There is a sea of floating candles before us, bobbing playfully over a starlit sky. There is a sign's reflection deep under the water. It begins faintly, like a neon light flickering to life. It brightens, piece by piece and becomes brighter than day, then recedes and blinks out. The process repeats. We watch it for hours until it builds on itself and the starlit sky becomes a city. My mind drifts across rooftops, where we are all somewhere there, all still young and fresh and alive.

My focus oscillates wildly. I struggle to hold on. I wait to see if she'll see life the way I do. The fixed shape of intransigence is upon us; it settles into our minds and devastates youth into something unrecognizable. Our fuller, more complete selves await. Before I toss off my aimless folly and idiocy, I do something totally out of character. I lean in and whisper something in her ear, and she melts.

1: Jump

"Get out of the way! I'm running!"

My legs pinwheel through the air and I land, face first, into a sand pile. My parents pretend not to notice, but I know they can see me. I run back up the small cliff and jump again. Each time I jump I try to land differently, and each time I land, nobody seems to notice.

A bunch of our relatives are here. We take up most of the beach. Some of them are real creepy but we put up with them. My parents often joke that they want a 'divorce' from them but I can't tell if they're joking.

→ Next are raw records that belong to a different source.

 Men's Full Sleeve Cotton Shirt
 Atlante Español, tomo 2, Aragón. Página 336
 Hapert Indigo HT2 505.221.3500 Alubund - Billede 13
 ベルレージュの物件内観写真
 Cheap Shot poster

Our family car is past the beach, on the roadside. The driver's side door is open and a couple of my uncles are ducked behind it, rolling bits of paper and patting each other on the back. John Fogerty is singing on the radio real loud about looking out his back door.

Now there's a ton of sand in my trunks from jumping off the cliff over and over again. I run to the water and trudge on in, twisting onto my back. If I kick my feet down hard enough, the splashes are more than ten feet high. I can still hear the music from the car. They must have turned it way up. Now it's Christopher Cross singing about sailing and how it takes him where he wants to be.

"Time for food!"

Everyone yells to me from the beach. My parents brought Tang, Wonder Bread with peanut butter, Oreos, and bags of carrots. My uncles brought hot dogs, so we're going to try to sneak over there later.

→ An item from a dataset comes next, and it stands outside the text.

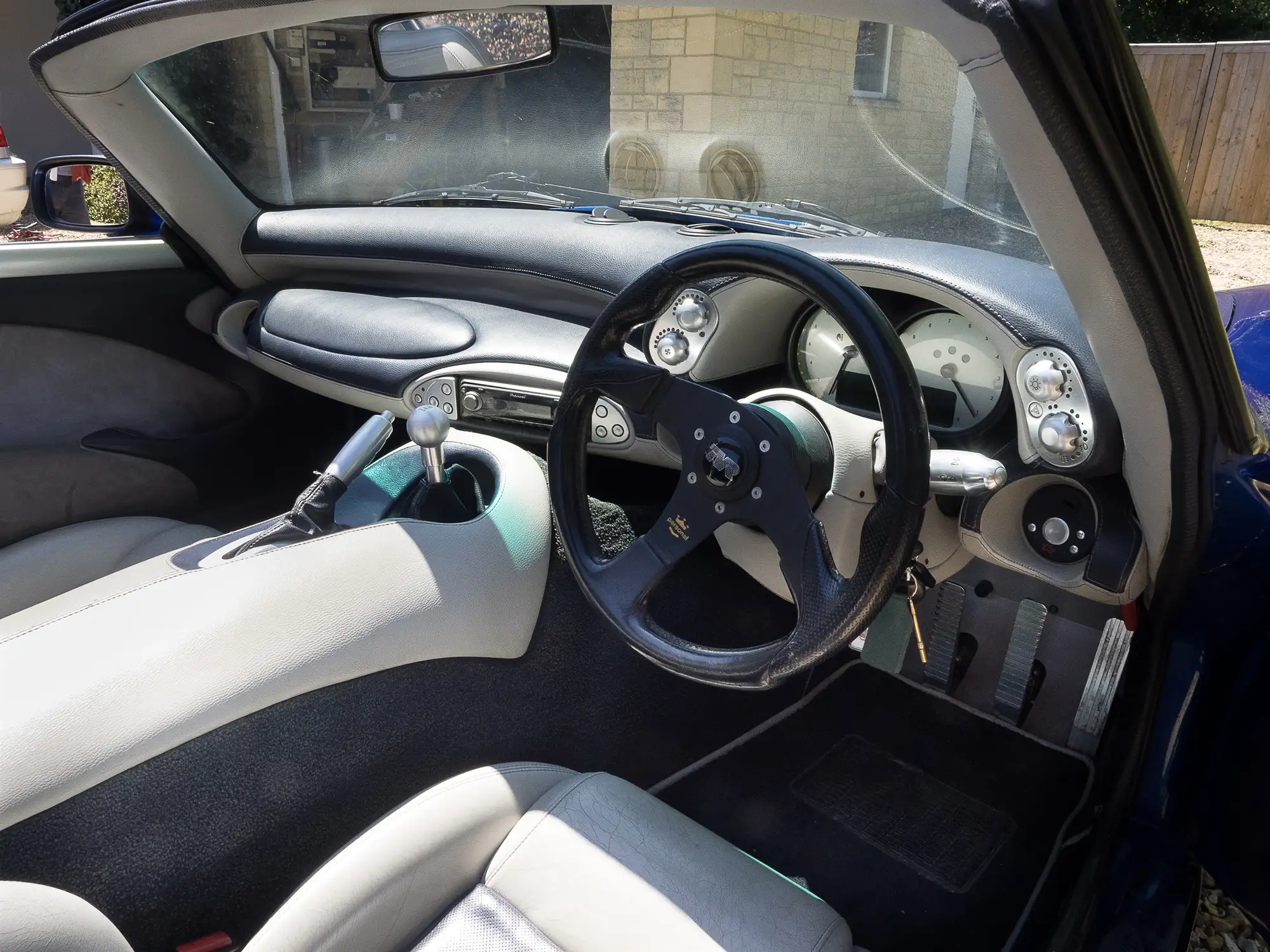 2002 TVR Tamora-For Sale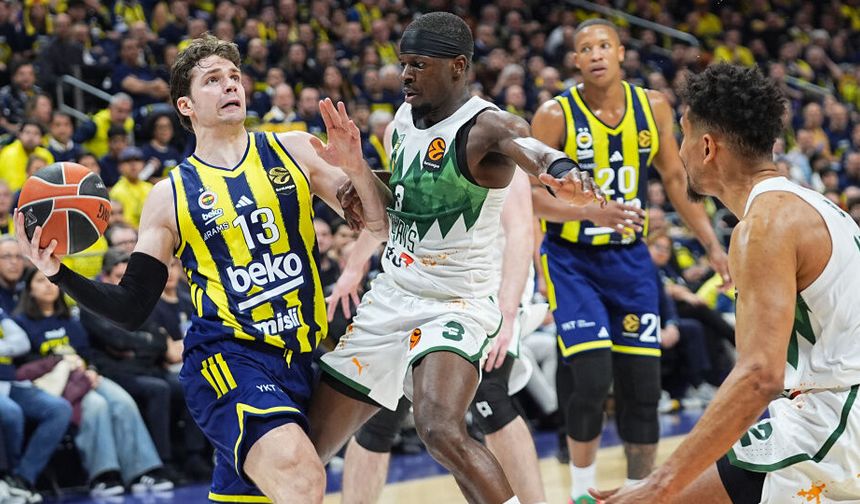 Fenerbahçe Final-Four kapısını araladı!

After we eat, my weird aunt with the camera is trying to get me to stand still for a picture, but I'm going to hide every time I see her. I don't care if she thinks I'm rude. She's old and creepy and I don't care if we're related; we're not the same person, and I would never make my relatives stand still if they didn't want to, period.

I grab a towel and climb up onto the little cliff where I jumped before. I lay flat on my back and stare up into the sky. There are no clouds. It's really hot. I see a flock of birds turning in big circles high above me. They make pretty shapes. They look like small pieces of paper in the wind, but I look closer, and see that they are seagulls.

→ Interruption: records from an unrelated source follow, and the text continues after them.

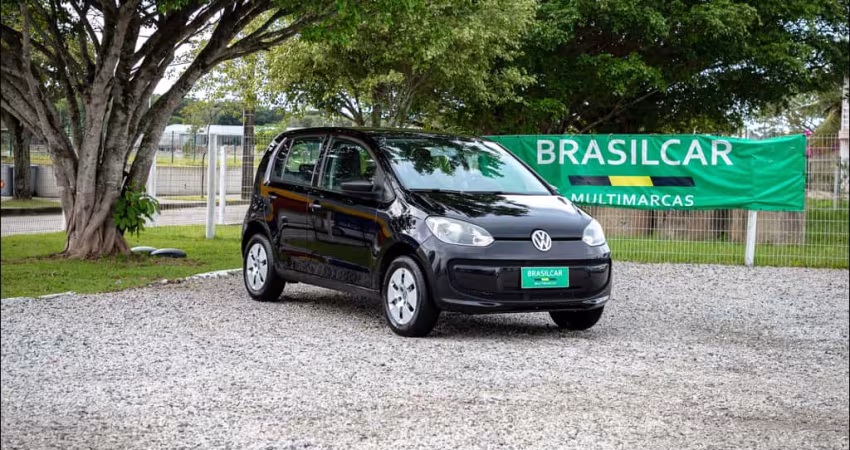 Volkswagen up! take 1.0 Total Flex 12V 5p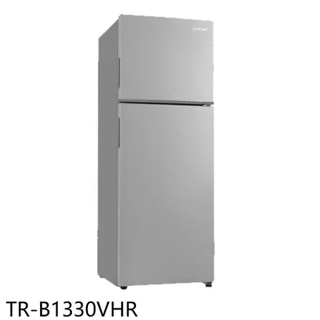 【TATUNG 大同】TR-B1330VHR 330公升 一級能效變頻雙門冰箱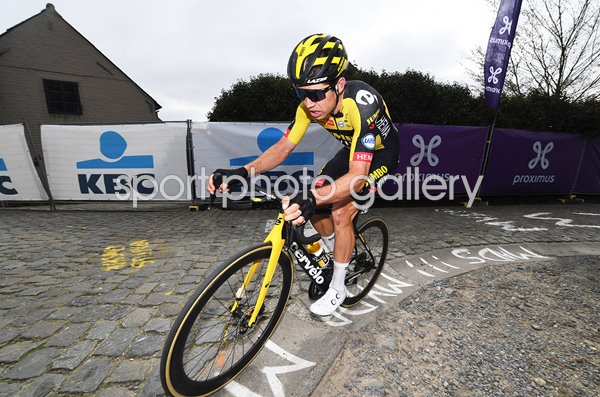 Wout Van Aert Belgium Tour of Flanders 2021  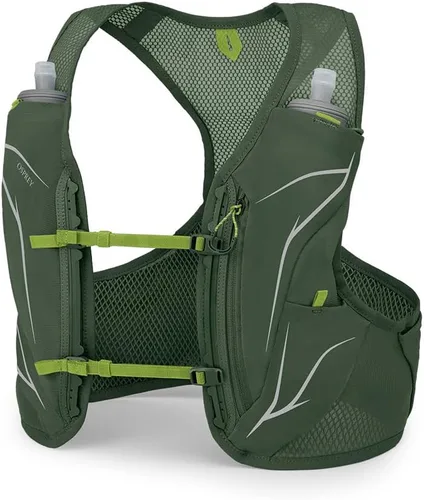 Vista 15 de Osprey Duro LT - Chaleco de hidratación para correr para hombre con frascos suaves Hydraulics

I suddenly want to be home, in a cool place, all the sand, grit and sun washed off. I know that's not up to me, so I climb up off the towel and look around. My aunt sees me and cups her hand in a sickly wave. My uncles are blowing smoke out the sides of their mouths and laughing really hard. It's still so early in the day, before noon. There's still so much time left to fill, and suddenly I know exactly what has to be done.

"Everyone move out of the way!" I yell, backing up steadily from the cliff edge. "Here I come!"